* _抜粋_:
怪しいビジネスにどっぷりハマった飲食店員が「一発で目を覚ました」常連客の“重たいひと言”とは
闇バイトなどが社会問題となり、「ラクして稼げる」「儲かる」といった甘い言葉を警戒する人も増えています。しかし同時に騙す側の手口も巧妙化しており、昔からある悪質なマルチ商法やねずみ講といった手法の被害者となる人々も、後を絶ちません。
今回はこうした甘い誘惑に乗せられ「多くを失いかけた」友人をもつ日高美優さん(仮名)に、その手口と背景を聞きました。
美優さんは、同じ飲食店に勤める奈々さん(仮名)から「儲かる話があるって言われたんだけど、不安だからいっしょについて来て」と頼まれます。「胡散臭いし、危なそう」とは思いながらも好奇心から説明会へ行くことにしました。
「説明会といっても、到着したのは個室のある一般的な飲食店。そこには、奈々に声をかけたとされる男性Aと儲け話について教えてくれるという男性Bだけでなく、私たちと同じようにAから声をかけられたという男性Cもいたので驚きました」
ほかに人が来ることを聞いていなかった美優さんはその場で「話が違う」と不満を口にしますが、「僕は、Aさんの話が信じられなくて……。1人は不安なので、いっしょに話を聞かせてもらえたら嬉しいです」と懇願され、承諾。いっしょに説明を聞くことになりました。

一連の記録
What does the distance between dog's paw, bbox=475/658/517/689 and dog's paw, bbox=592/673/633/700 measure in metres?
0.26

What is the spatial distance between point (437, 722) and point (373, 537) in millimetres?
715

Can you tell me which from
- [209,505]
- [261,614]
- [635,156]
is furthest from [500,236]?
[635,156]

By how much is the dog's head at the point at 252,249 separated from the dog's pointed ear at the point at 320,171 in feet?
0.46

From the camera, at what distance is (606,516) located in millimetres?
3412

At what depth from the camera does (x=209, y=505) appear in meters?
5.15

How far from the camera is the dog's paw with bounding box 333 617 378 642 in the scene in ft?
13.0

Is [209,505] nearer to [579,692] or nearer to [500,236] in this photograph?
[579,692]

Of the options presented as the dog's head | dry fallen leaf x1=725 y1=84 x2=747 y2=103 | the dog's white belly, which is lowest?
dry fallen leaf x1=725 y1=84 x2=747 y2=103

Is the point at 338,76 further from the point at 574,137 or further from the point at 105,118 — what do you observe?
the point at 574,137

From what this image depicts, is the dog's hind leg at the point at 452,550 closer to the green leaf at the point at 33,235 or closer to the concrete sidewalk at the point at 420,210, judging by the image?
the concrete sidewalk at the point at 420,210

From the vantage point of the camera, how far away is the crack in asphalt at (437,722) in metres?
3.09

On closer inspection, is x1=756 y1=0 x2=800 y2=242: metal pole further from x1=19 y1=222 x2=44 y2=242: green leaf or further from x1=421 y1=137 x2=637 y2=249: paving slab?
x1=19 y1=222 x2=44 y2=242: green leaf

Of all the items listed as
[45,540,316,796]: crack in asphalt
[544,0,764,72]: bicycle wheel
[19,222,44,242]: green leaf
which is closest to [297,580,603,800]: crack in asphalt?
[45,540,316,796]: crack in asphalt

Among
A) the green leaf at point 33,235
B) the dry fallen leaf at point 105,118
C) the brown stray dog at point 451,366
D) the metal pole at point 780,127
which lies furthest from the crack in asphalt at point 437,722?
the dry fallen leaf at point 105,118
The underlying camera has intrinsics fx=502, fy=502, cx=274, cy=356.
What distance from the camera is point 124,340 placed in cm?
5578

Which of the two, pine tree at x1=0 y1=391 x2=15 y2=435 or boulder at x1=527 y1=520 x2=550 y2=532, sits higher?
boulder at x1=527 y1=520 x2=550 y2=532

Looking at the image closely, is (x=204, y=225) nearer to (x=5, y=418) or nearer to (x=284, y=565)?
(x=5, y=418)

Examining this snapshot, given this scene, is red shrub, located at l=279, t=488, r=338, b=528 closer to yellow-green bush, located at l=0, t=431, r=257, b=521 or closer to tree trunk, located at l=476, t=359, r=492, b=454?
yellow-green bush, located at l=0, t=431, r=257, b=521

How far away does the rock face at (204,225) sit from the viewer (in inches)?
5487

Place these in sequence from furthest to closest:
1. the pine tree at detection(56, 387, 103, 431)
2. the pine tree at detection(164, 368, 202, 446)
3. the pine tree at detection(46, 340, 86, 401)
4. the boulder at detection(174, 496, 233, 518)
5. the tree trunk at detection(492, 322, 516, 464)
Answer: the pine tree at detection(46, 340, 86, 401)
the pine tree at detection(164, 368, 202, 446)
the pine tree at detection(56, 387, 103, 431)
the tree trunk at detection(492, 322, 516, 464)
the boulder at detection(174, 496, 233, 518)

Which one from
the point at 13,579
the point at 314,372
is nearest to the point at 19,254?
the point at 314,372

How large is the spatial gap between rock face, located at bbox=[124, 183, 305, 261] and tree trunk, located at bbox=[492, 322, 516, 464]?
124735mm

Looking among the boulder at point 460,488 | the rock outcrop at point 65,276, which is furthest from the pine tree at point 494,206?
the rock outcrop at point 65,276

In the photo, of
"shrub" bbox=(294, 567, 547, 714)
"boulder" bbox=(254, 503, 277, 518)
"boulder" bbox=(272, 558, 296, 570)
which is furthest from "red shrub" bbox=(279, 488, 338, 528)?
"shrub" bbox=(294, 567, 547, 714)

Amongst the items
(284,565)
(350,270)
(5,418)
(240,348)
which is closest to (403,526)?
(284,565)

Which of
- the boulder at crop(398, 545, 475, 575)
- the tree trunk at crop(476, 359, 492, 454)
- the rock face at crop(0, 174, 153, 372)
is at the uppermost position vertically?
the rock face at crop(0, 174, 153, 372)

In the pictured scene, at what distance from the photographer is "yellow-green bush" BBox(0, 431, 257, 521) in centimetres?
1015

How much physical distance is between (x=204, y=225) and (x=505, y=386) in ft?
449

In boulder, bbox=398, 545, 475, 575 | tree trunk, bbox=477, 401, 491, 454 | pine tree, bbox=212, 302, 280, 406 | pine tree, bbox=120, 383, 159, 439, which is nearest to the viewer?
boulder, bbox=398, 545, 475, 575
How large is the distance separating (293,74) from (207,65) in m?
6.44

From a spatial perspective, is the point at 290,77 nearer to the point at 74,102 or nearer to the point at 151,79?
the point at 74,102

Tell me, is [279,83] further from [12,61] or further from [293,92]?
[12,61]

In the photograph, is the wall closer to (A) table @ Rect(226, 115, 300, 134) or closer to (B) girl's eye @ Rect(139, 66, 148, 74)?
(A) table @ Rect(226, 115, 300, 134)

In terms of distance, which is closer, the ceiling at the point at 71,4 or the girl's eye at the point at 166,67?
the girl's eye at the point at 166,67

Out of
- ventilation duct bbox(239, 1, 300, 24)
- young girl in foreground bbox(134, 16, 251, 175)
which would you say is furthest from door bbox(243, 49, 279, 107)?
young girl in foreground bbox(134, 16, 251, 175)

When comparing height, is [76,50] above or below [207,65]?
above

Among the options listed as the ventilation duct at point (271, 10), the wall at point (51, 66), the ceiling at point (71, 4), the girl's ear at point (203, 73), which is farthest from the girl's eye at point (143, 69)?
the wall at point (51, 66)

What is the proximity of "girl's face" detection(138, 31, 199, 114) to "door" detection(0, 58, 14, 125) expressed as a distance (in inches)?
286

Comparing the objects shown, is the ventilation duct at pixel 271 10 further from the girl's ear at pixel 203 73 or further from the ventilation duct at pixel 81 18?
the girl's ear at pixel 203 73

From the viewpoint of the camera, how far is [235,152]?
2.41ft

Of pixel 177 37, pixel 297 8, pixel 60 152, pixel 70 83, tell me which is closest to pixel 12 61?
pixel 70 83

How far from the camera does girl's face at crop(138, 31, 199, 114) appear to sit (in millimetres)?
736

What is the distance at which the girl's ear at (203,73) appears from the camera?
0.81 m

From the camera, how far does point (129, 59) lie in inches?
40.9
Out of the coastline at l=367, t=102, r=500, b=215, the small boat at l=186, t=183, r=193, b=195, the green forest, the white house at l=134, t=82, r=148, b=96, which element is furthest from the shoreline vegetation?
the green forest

* _目的_: 抜粋によると、説明会の会場として美優さんたちが到着したのはどんな場所でしたか？

* _正解_: 個室のある一般的な飲食店です。